Outlier-Robust Wasserstein DRO

In Outlier-Robust Wassersteuin DRO (OR-WDRO) [4], \(\mathcal{P}(W_p^{\eta};\epsilon) = \{Q: W_p^{\eta}(Q, \hat P)\leq \epsilon\}\), where:

\[ W_p^{\eta}(P, Q) = \inf_{Q' \in \mathcal{P}(R^d), \|Q - Q'\|_{TV}\leq \eta} W_p(P, Q'), \]

where \(p\) is the \(p\)-Wasserstein distance and \(\eta \in [0, 0.5)\) denotes the corruption ratio.

Hyperparameters

  • \(p\): Norm parameter for controlling the perturbation moment of X. We only allow the dual norm \(\frac{p}{p - 1}\) in \(\{1, 2\}\).

  • \(\eta\): Contamination level \([0, 0.5)\).

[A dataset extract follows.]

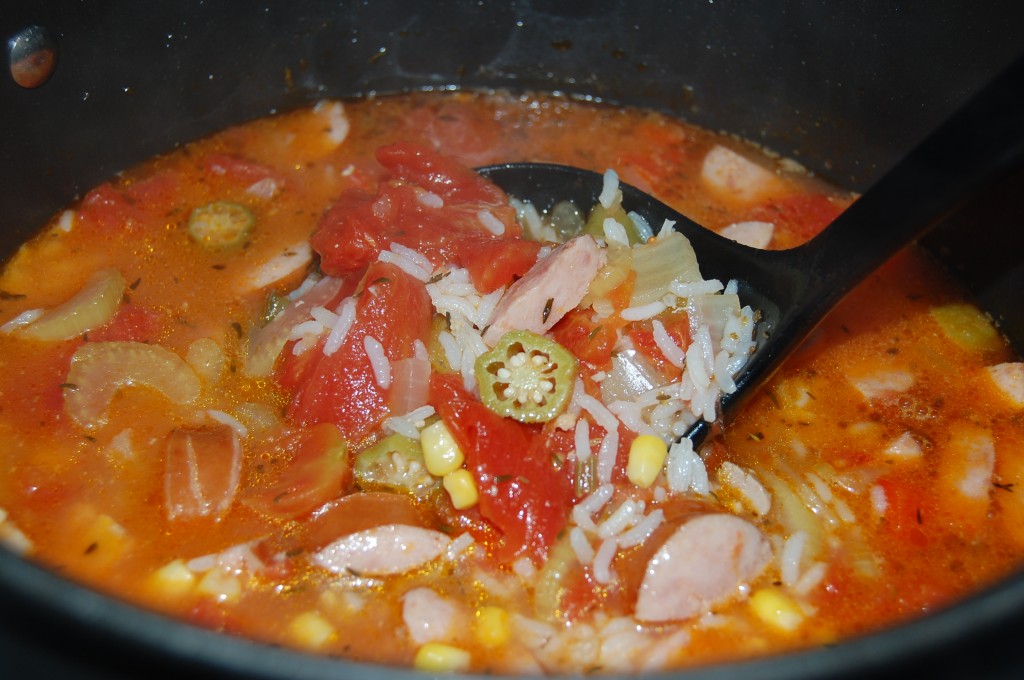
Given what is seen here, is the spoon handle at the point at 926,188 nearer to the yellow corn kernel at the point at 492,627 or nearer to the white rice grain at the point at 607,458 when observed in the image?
the white rice grain at the point at 607,458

We only consider SVM (for classification) and LAD (for regression) based on the convex reformulation of Theorem 2 in [4]. Note that the model also requires the input of \(\sigma\), which we take \(\sigma = \sqrt{d_x}\) as default.

Reference

  • [1] Wang, Jie, Rui Gao, and Yao Xie. “Sinkhorn distributionally robust optimization.” arXiv preprint arXiv:2109.11926 (2021).

  • [2] Bennouna, Amine, and Bart Van Parys. “Holistic robust data-driven decisions.” arXiv preprint arXiv:2207.09560 (2022).

  • [3] Jose Blanchet, Daniel Kuhn, Jiajin Li, Bahar Taskesen. “Unifying Distributionally Robust Optimization via Optimal Transport Theory.” arXiv preprint arXiv:2308.05414 (2023).

  • [4] Nietert, Sloan, Ziv Goldfeld, Soroosh Shafiee, “Outlier-Robust Wasserstein DRO.” NeurIPS 2023.